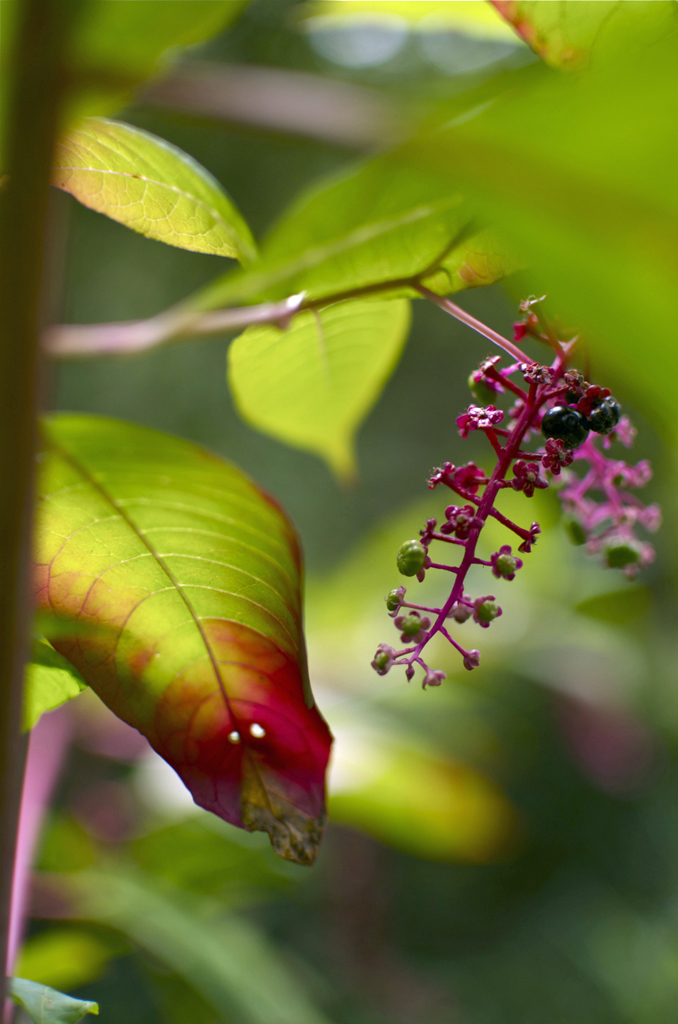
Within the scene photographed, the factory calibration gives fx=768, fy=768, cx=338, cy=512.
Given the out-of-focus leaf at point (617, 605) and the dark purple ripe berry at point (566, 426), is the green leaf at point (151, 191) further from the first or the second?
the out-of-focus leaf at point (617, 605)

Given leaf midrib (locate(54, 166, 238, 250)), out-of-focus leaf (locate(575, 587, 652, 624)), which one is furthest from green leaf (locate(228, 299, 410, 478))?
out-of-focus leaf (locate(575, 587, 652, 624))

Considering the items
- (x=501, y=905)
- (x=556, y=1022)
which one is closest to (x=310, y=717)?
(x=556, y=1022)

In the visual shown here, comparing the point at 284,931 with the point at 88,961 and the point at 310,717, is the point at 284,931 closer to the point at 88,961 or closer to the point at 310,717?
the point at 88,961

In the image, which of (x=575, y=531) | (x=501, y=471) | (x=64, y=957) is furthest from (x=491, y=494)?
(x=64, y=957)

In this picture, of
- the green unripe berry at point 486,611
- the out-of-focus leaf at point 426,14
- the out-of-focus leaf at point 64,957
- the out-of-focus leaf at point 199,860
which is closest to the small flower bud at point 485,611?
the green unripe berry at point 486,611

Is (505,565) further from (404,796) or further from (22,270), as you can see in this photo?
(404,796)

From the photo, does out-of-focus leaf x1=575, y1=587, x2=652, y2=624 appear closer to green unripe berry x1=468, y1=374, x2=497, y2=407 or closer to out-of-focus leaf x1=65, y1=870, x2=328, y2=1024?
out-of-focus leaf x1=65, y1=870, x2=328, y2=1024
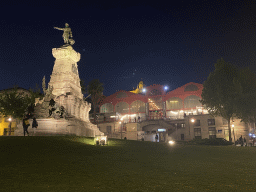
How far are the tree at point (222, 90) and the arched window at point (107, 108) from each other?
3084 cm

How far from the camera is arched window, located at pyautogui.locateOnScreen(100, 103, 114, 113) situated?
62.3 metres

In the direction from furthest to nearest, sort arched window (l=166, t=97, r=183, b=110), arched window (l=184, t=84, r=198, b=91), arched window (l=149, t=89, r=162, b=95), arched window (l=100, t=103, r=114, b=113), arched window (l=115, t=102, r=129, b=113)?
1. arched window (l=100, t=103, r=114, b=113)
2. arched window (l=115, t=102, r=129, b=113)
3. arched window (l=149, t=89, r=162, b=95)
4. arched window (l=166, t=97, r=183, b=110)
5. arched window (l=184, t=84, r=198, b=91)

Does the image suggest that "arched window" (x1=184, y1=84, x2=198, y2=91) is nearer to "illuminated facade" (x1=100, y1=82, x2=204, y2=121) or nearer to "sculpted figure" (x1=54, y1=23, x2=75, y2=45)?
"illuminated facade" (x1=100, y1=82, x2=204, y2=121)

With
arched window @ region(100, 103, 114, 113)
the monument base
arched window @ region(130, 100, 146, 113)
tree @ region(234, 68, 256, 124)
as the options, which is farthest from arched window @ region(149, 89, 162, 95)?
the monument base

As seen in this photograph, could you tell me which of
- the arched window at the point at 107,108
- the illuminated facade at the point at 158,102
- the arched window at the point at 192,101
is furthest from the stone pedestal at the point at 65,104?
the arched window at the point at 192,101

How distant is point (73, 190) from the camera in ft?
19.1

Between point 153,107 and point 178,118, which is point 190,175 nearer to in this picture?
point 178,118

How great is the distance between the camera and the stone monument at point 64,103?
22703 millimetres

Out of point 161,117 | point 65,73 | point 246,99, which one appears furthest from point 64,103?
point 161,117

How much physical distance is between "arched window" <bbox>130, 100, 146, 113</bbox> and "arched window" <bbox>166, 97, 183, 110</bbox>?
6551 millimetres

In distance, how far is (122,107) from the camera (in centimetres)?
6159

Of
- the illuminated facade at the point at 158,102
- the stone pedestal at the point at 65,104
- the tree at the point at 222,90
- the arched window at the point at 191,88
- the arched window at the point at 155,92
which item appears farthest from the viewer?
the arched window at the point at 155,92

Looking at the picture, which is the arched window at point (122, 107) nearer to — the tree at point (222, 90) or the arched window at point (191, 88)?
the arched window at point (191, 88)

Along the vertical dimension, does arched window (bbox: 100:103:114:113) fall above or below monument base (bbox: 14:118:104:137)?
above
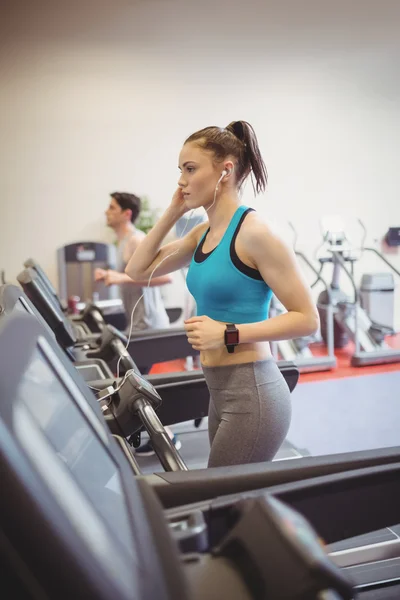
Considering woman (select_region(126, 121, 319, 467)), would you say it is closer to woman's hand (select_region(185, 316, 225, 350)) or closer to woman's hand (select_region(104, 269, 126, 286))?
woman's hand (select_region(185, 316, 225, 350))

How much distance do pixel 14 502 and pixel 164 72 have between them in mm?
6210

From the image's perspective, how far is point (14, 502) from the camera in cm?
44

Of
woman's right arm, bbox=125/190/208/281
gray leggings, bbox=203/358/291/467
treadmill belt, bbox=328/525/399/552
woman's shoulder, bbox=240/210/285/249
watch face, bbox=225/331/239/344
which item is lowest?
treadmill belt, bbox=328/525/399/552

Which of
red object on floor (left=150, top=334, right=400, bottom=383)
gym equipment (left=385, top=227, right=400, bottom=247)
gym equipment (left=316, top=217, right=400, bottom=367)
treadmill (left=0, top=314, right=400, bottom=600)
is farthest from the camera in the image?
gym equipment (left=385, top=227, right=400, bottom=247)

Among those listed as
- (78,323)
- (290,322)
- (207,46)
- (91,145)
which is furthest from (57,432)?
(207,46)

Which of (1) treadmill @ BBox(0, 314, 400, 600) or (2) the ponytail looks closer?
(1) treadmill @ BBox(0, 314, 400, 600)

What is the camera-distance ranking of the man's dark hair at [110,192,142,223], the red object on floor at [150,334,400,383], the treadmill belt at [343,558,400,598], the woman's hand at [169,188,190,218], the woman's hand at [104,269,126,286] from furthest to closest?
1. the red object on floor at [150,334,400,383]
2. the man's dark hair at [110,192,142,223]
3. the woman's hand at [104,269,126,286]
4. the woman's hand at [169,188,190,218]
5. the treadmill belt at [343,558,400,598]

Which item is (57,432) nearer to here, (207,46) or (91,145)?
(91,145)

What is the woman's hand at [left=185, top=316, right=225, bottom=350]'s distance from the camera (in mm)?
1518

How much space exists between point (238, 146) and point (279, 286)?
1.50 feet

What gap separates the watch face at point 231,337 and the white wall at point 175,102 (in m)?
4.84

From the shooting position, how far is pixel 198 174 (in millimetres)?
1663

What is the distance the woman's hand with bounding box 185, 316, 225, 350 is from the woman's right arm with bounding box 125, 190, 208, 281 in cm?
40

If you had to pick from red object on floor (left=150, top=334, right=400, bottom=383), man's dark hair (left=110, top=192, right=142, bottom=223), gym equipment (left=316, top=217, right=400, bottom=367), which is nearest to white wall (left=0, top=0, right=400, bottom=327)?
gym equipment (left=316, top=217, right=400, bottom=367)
--
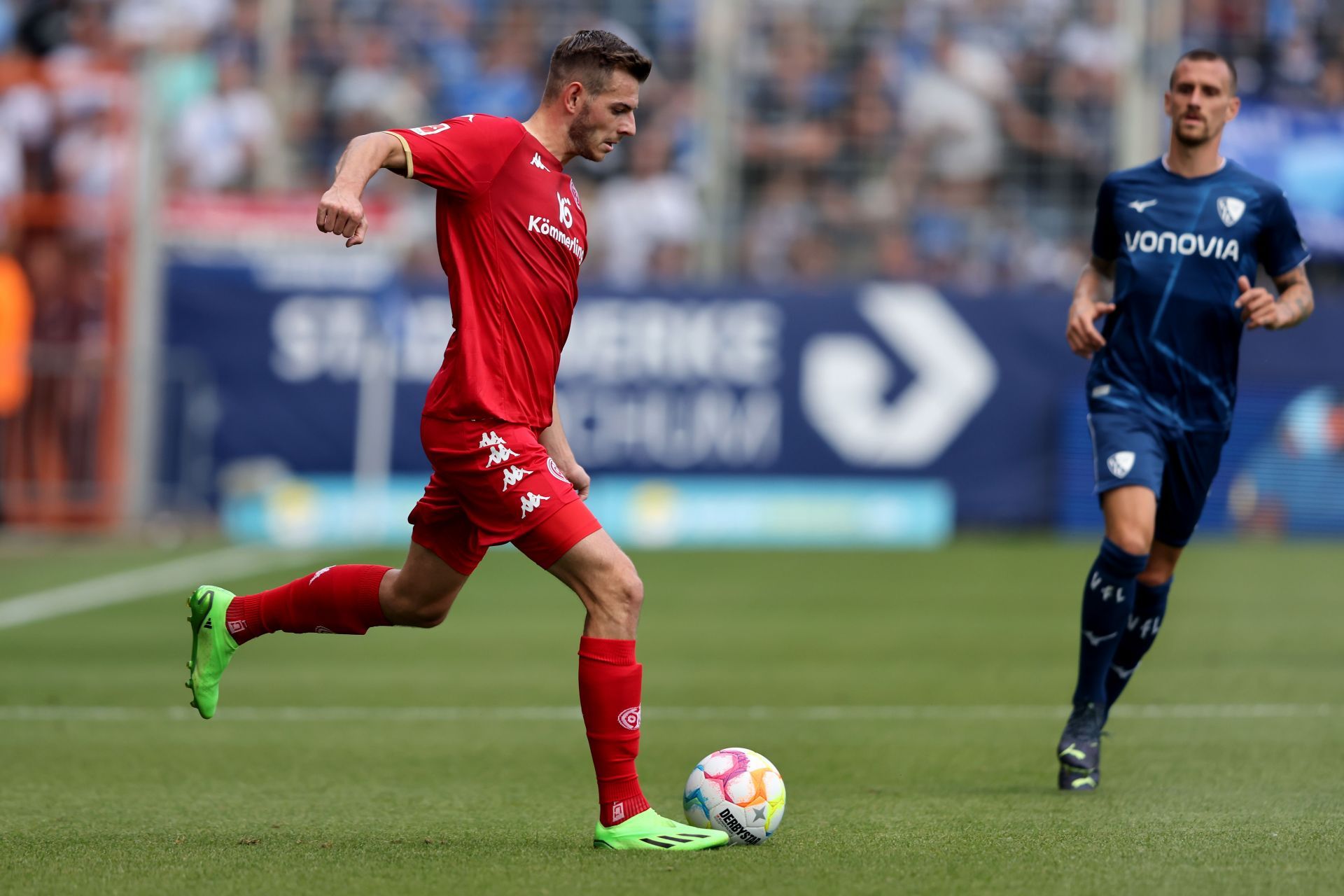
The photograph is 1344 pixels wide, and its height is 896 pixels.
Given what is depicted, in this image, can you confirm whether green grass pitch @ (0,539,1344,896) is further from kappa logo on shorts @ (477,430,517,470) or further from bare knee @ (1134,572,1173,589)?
---
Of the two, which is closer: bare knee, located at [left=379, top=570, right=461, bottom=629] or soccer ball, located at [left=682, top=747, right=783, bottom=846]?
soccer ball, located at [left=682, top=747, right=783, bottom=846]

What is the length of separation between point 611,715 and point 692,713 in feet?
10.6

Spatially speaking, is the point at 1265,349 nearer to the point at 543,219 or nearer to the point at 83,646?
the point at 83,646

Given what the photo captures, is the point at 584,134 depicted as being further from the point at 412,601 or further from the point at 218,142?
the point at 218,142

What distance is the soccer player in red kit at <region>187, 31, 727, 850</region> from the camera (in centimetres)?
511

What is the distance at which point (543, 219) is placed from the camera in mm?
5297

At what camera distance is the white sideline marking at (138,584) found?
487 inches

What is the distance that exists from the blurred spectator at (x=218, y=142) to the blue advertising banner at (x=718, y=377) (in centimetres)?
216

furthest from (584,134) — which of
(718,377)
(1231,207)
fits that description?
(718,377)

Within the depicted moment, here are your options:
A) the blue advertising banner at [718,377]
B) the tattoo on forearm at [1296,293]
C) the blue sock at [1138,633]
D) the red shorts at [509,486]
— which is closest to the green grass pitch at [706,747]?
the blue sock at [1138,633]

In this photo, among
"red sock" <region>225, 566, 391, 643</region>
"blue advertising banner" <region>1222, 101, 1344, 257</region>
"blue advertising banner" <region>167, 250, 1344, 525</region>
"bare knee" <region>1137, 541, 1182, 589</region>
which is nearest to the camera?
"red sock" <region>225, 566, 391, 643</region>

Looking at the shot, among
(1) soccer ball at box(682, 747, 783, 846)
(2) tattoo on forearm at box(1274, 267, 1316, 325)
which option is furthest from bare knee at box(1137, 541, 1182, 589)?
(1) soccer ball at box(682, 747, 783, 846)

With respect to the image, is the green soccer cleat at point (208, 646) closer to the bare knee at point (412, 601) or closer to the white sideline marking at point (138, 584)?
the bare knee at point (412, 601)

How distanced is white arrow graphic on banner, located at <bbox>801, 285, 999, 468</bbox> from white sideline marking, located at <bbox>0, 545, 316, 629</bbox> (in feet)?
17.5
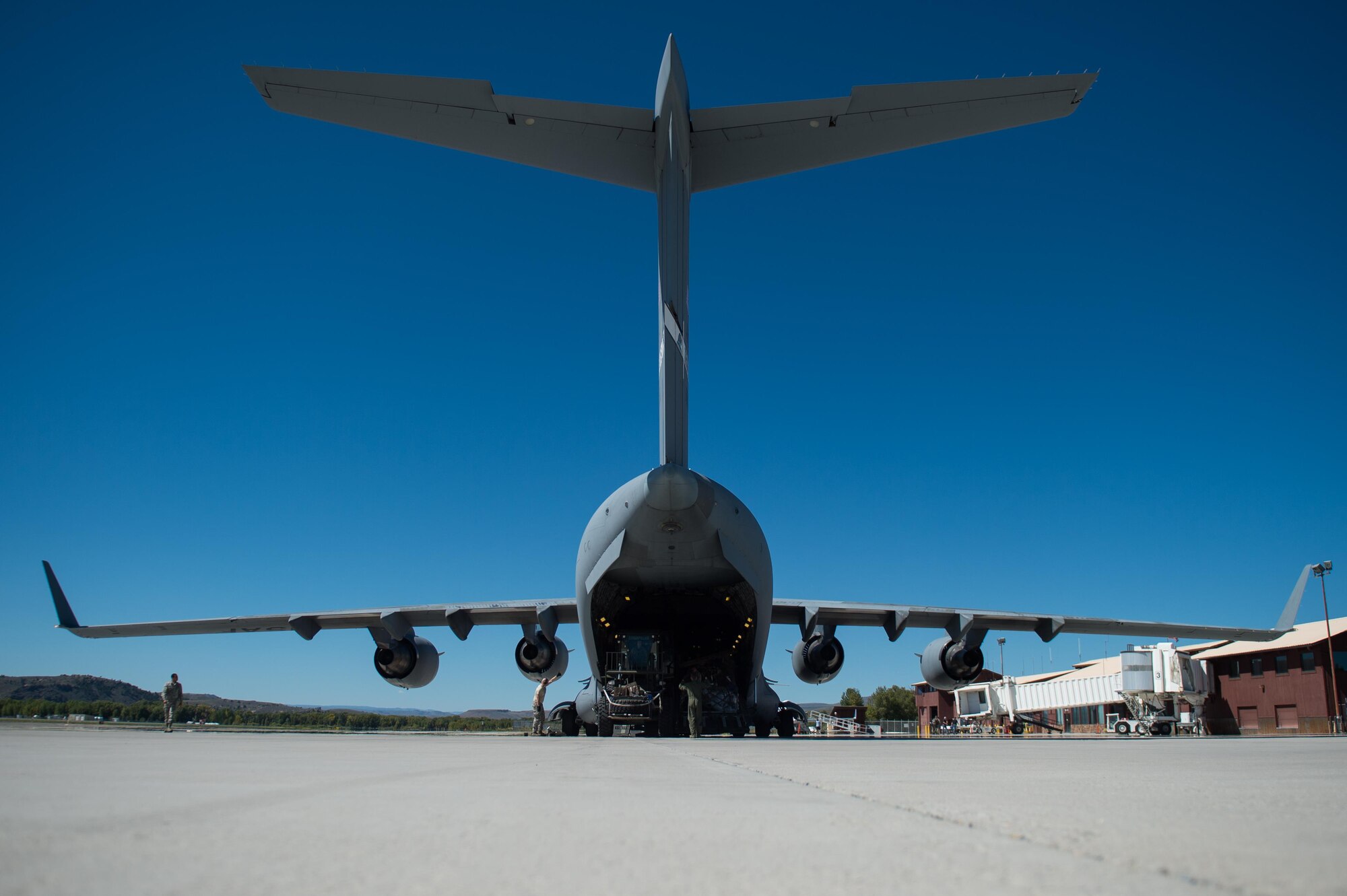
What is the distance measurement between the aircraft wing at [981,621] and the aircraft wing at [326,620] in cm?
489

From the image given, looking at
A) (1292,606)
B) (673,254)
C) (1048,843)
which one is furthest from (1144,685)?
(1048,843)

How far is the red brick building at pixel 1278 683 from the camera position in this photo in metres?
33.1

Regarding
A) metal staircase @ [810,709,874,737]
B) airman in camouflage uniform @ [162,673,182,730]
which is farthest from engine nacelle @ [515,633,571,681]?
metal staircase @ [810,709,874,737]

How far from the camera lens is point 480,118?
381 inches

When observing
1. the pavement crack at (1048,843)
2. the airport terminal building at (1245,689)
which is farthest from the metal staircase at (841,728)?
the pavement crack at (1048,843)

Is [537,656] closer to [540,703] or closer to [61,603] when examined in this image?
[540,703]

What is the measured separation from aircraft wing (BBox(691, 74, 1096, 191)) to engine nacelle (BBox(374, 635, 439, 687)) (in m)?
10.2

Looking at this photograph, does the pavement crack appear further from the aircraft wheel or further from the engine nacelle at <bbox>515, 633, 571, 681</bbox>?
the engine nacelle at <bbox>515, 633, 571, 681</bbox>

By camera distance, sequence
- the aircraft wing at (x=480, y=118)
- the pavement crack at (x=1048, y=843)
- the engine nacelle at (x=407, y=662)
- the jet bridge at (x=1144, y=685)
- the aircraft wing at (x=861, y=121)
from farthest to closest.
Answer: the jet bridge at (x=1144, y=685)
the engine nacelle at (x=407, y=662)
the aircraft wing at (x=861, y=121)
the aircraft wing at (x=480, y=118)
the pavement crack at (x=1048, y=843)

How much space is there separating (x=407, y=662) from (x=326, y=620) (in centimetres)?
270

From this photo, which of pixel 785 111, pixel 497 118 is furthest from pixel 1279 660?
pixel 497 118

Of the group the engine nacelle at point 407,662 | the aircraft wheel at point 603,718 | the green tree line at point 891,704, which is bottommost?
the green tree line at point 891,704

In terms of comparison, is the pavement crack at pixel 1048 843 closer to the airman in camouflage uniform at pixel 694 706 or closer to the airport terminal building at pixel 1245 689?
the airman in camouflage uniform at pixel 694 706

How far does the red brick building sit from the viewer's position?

=== Aim ===
Update the lines starting with the line that contains "In the direction" and going on through the line that contains "1. arched window (l=100, t=103, r=114, b=113)" by replacing "furthest" with "farthest". Leave everything else unchanged and give back only those lines.

=== Expected output ===
In the direction from farthest to nearest, sort arched window (l=166, t=97, r=183, b=110), arched window (l=184, t=84, r=198, b=91), arched window (l=149, t=89, r=162, b=95), arched window (l=100, t=103, r=114, b=113), arched window (l=115, t=102, r=129, b=113)?
1. arched window (l=100, t=103, r=114, b=113)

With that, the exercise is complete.